Burundi: additional staff to handle Congolese arrivals

22 June 2004

UNHCR is watching the Democratic Republic of the Congo (DRC)-Burundi border situation closely following the arrival in Burundi of some 31,000 Congolese refugees since June 9. We are deploying 7 additional emergency staff to Burundi this week, with the first team due to arrive on Thursday, and a second on the weekend. They will join the senior emergency officer already deployed.

No major new refugee arrivals from DRC have been reported since last week, but the reported presence of increasing numbers of troops along the DRC, Rwanda and Burundi borders is undoubtedly affecting movements.

Meanwhile, on Sunday, a group of 137 Congolese refugees returned voluntarily to DRC from Rwanda. They were mostly non-Banyamulenges, who had expressed a wish to return home. They were among the estimated 3,000 refugees who fled to Rwanda following fighting around Bukavu in late May. UNHCR staff from Bukavu were at the border to receive the returnees. A second group of non-Banyamulenges will probably be repatriated today (Tuesday).

The government of Burundi has responded to our appeal for land to set up camps away from the border for the new arrivals. The Interior Minister has promised plots in the eastern province of Cankuzo (some 200 km from the Congolese border), which in past years hosted Rwandan nationals before their repatriation in 1994. Visits to Cankuzo to help identify available land should be undertaken this week.

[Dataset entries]
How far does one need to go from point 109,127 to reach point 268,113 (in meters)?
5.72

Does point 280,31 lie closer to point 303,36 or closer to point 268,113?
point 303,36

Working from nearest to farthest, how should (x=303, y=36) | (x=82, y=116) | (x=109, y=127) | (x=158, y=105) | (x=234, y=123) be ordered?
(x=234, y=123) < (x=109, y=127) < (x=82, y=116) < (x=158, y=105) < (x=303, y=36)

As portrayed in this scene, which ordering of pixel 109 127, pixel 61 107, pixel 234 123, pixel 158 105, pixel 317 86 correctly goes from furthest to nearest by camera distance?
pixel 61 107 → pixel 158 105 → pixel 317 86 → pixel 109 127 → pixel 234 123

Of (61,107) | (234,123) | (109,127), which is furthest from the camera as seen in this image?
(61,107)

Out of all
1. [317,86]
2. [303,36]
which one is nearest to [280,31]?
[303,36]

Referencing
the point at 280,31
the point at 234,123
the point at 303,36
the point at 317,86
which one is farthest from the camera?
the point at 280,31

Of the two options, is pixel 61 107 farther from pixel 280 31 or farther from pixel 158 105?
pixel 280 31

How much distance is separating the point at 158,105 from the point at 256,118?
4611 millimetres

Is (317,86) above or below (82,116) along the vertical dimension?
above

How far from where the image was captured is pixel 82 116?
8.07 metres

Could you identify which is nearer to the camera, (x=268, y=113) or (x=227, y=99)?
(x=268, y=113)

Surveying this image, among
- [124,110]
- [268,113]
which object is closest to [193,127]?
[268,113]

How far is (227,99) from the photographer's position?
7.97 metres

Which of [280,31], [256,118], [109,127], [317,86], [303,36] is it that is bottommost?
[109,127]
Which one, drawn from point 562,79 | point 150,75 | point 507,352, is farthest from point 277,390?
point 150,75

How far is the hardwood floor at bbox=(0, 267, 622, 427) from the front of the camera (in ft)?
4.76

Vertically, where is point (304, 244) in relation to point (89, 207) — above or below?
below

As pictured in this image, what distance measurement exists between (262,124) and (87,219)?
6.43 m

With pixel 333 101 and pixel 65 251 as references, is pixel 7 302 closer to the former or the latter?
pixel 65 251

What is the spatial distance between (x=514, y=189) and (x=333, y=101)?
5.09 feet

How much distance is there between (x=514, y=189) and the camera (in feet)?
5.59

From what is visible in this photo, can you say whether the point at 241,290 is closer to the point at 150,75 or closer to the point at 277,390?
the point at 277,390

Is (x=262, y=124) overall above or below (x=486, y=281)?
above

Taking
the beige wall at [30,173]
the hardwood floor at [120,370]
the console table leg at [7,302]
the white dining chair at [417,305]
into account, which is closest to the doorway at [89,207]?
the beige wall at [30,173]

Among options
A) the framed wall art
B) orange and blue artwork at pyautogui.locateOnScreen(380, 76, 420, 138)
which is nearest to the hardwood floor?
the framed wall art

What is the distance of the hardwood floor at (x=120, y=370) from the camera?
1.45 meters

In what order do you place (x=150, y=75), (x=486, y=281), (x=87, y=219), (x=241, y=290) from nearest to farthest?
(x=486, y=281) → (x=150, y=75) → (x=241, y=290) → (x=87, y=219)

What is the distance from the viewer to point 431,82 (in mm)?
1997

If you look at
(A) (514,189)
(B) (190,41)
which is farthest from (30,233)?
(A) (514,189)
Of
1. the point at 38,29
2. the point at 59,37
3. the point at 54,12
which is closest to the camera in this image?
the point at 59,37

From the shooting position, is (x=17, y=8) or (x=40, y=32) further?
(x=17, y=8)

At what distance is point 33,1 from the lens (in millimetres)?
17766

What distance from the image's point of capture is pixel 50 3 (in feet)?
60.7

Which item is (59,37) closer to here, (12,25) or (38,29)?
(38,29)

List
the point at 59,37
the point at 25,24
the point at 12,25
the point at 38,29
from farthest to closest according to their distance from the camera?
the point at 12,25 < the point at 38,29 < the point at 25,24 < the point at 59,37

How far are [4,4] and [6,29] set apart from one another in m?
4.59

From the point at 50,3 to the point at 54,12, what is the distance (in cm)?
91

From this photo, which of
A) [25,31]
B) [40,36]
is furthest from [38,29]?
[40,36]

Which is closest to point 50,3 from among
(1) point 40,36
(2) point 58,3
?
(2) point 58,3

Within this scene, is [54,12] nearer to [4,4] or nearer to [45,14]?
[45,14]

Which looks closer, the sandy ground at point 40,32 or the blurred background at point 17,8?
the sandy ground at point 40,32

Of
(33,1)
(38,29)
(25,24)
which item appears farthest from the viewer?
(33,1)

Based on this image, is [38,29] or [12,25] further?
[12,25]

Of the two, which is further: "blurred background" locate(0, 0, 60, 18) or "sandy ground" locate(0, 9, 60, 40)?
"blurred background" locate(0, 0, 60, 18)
--
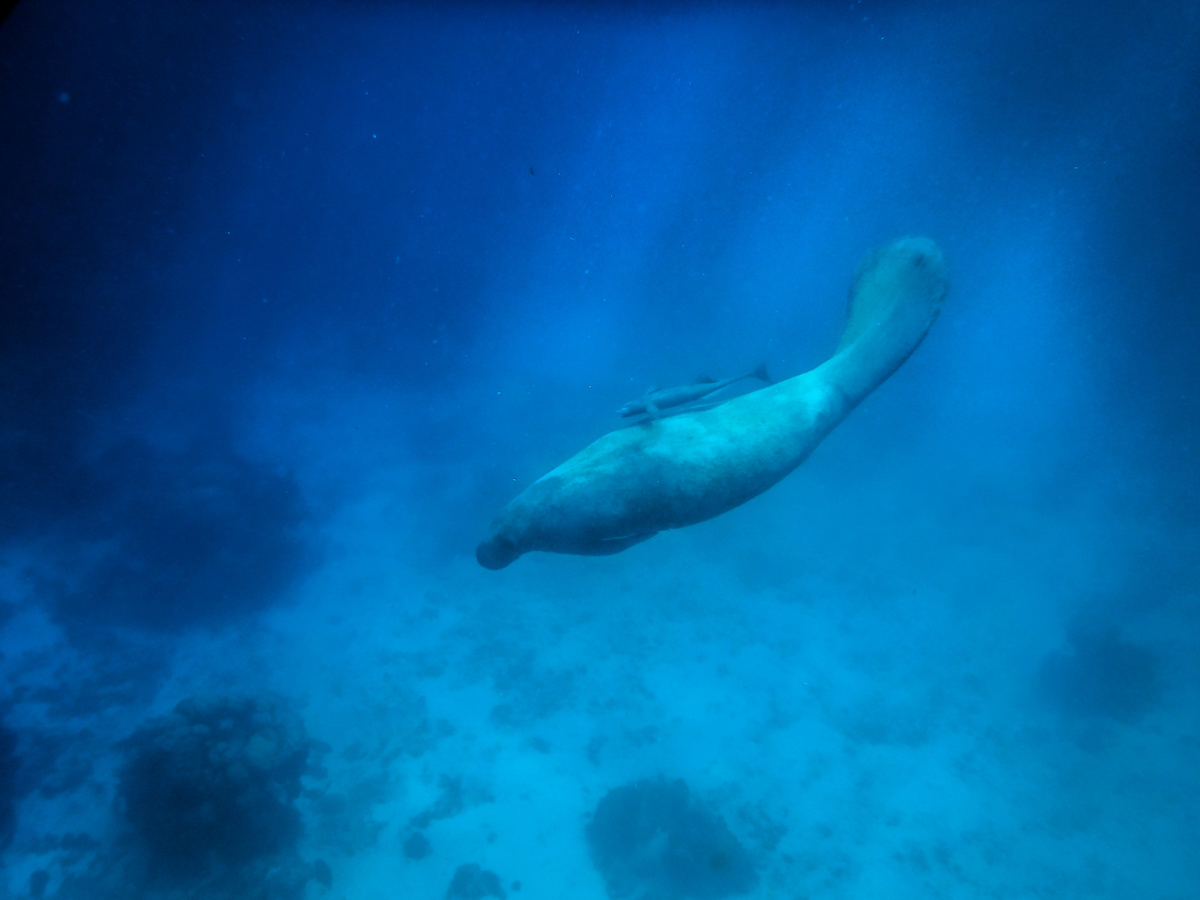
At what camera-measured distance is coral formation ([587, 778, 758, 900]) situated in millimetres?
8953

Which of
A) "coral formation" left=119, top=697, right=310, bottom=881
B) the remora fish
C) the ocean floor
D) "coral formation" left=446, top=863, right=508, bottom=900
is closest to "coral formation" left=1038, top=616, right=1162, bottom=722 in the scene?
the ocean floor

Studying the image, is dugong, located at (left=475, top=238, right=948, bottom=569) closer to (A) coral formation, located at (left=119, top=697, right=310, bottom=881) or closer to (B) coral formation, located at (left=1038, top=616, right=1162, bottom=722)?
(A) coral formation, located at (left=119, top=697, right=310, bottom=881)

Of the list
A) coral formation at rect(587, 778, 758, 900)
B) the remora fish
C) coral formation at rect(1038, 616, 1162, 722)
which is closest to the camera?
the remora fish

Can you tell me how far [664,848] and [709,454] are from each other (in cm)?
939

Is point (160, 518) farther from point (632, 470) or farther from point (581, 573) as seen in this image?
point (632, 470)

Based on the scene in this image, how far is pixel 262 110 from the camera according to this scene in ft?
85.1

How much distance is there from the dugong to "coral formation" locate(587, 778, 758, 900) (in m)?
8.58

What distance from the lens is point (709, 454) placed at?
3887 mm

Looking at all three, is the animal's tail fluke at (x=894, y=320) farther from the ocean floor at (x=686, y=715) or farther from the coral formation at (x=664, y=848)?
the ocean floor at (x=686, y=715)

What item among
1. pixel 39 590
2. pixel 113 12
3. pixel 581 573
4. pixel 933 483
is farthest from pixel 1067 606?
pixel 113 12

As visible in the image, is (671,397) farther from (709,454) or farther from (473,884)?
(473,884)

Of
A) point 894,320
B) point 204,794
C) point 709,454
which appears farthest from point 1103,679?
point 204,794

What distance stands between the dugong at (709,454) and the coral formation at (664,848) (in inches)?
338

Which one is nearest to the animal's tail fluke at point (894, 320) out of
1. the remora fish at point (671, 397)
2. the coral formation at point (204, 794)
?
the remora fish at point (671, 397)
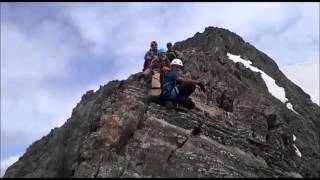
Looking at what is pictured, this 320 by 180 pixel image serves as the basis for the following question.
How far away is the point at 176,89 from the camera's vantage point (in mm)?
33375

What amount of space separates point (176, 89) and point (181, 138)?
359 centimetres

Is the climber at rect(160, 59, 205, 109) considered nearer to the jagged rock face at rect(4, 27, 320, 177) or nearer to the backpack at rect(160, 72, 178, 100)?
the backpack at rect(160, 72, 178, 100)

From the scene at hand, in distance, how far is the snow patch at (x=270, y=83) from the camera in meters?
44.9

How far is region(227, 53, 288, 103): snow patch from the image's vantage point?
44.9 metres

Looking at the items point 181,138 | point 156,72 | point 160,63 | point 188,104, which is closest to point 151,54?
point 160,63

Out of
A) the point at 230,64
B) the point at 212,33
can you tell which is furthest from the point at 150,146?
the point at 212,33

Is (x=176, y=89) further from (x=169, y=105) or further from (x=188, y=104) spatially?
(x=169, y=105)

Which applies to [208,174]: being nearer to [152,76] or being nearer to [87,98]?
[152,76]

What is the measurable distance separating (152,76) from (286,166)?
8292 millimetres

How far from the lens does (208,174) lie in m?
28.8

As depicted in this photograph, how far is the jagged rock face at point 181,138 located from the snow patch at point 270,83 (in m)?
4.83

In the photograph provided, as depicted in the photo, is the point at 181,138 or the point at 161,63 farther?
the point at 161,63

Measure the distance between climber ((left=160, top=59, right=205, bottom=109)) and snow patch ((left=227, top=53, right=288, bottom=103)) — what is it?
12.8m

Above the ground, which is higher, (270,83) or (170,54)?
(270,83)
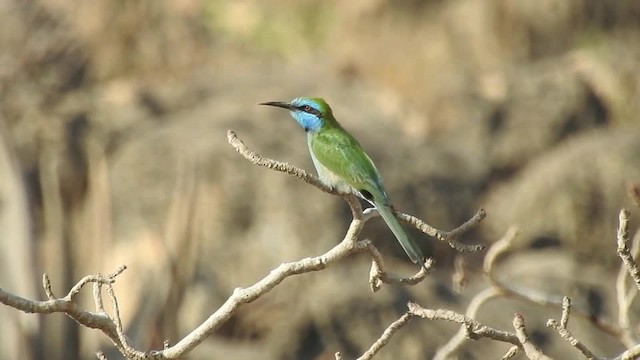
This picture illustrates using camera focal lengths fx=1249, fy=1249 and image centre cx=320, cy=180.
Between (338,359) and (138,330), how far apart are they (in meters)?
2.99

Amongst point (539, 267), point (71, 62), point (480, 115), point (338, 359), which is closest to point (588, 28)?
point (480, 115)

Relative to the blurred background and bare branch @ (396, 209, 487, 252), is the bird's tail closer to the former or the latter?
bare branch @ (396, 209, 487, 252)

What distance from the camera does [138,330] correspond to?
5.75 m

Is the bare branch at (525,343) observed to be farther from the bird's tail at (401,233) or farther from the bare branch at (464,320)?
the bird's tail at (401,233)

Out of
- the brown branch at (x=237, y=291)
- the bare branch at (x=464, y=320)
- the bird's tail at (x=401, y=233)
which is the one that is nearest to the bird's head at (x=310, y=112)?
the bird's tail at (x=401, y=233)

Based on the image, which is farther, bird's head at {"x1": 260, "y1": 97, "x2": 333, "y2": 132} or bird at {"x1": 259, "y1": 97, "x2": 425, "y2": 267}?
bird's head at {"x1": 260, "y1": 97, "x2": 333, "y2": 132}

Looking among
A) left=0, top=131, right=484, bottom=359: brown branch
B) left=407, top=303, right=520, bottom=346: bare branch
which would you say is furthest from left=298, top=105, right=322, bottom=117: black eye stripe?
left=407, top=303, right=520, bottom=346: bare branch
* * *
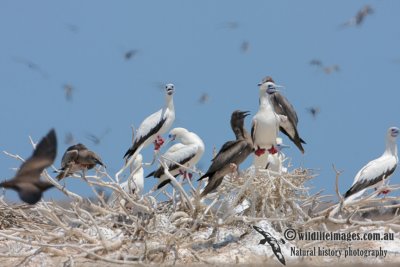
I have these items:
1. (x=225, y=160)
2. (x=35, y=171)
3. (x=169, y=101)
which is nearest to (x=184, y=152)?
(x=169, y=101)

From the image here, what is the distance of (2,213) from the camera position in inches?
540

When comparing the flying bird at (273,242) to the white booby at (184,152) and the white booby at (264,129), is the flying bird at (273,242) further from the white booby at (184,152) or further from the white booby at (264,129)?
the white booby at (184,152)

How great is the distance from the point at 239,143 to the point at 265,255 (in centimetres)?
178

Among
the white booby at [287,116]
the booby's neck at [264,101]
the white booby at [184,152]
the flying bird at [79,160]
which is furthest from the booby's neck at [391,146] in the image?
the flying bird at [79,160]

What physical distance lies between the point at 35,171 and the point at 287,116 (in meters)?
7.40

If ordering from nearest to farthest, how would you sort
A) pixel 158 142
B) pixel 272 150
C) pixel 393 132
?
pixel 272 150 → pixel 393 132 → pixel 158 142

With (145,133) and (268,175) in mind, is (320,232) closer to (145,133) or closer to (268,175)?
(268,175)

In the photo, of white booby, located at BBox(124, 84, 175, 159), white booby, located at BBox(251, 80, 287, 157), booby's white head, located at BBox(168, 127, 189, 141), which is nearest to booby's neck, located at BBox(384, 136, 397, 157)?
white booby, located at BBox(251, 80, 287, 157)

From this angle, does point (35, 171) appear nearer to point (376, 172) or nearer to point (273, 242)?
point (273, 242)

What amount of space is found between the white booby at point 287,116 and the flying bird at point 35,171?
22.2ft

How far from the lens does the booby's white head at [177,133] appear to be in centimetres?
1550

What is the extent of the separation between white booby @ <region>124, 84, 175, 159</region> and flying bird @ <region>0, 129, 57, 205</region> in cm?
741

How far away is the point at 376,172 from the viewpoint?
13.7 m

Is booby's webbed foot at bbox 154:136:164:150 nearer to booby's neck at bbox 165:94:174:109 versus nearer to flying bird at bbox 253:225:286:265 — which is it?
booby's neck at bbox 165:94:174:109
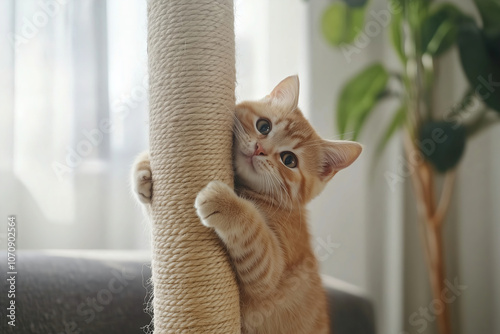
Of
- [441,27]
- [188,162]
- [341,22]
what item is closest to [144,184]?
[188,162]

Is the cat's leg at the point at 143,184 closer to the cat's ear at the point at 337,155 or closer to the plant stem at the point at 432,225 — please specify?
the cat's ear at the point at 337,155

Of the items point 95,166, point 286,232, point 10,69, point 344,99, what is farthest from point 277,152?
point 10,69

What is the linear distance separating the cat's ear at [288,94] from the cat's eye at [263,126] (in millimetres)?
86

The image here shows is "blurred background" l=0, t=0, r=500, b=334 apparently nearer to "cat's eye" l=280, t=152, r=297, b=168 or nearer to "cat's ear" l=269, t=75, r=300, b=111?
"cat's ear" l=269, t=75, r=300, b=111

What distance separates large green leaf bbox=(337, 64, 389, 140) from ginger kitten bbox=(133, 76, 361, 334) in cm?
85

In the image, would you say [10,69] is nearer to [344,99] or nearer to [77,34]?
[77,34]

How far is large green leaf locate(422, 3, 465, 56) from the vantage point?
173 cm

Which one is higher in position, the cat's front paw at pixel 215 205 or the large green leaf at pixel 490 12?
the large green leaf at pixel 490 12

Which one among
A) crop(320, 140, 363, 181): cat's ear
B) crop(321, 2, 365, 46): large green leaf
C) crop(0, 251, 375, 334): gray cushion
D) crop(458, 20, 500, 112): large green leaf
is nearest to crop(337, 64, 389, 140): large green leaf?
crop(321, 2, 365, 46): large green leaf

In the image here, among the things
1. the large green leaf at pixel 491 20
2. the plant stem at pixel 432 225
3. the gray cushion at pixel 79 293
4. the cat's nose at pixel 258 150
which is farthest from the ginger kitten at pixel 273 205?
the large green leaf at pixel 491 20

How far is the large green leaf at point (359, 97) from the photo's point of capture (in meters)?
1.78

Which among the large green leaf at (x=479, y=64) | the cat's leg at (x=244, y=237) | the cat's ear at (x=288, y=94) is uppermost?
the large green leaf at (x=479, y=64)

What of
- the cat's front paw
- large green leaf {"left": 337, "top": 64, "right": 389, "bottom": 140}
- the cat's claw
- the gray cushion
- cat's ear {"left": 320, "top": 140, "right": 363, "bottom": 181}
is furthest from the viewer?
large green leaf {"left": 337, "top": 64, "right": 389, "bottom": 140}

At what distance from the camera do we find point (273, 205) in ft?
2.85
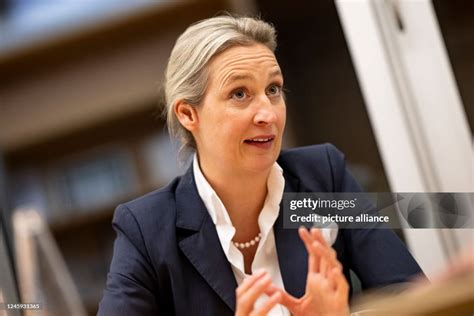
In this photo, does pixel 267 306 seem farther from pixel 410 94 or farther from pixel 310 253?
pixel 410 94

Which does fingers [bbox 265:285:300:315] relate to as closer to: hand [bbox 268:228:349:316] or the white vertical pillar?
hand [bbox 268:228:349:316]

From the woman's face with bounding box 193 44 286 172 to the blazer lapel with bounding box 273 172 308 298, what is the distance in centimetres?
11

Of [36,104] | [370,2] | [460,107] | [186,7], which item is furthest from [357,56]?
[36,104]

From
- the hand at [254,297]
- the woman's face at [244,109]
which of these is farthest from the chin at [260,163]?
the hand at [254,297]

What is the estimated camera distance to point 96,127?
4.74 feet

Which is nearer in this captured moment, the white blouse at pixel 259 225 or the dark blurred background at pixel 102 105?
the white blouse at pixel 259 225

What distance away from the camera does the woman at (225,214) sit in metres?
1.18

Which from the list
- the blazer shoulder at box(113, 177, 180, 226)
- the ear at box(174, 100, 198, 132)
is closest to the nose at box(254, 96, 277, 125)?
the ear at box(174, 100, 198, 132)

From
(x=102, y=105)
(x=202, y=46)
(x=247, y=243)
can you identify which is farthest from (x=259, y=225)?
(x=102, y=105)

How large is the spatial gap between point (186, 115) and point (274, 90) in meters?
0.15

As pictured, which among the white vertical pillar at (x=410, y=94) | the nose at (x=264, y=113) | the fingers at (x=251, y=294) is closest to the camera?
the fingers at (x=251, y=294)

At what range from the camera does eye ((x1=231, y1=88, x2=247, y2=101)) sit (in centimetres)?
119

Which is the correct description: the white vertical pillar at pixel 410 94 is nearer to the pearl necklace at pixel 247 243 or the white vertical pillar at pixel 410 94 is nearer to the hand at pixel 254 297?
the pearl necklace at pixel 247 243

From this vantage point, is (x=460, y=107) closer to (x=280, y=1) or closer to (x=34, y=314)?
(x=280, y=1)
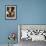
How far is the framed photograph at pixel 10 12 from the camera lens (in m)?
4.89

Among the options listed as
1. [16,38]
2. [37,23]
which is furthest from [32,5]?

__TASK GOAL__.
Carry on the report about Congolese refugees arriving in Burundi from where it stops. The rows have nothing to do with this.

__YOUR RESPONSE__.
Measles vaccination campaigns for the recently arrived refugee children in Burundi began Saturday. Two people reportedly died from cholera last week, and measures to prevent its spread are being taken at the sites.

On another front in Burundi, more than 52,000 Burundian refugees have returned home from camps in Tanzania so far this year. Today, the border crossing point for returns to the southern province of Makamba officially opens. The first test convoy through this crossing point took place on June 1. This is the fourth crossing point to open for facilitated returns from Tanzania, and the first one in the south of Burundi.

Tomorrow, the eighth tripartite meeting between Burundi, Tanzania and UNHCR will take place in Bujumbura to discuss how the repatriation operation is going and look at how recommendations from earlier tripartite meetings have been put in place.

In all, nearly 188,000 Burundian refugees have returned home since 2002.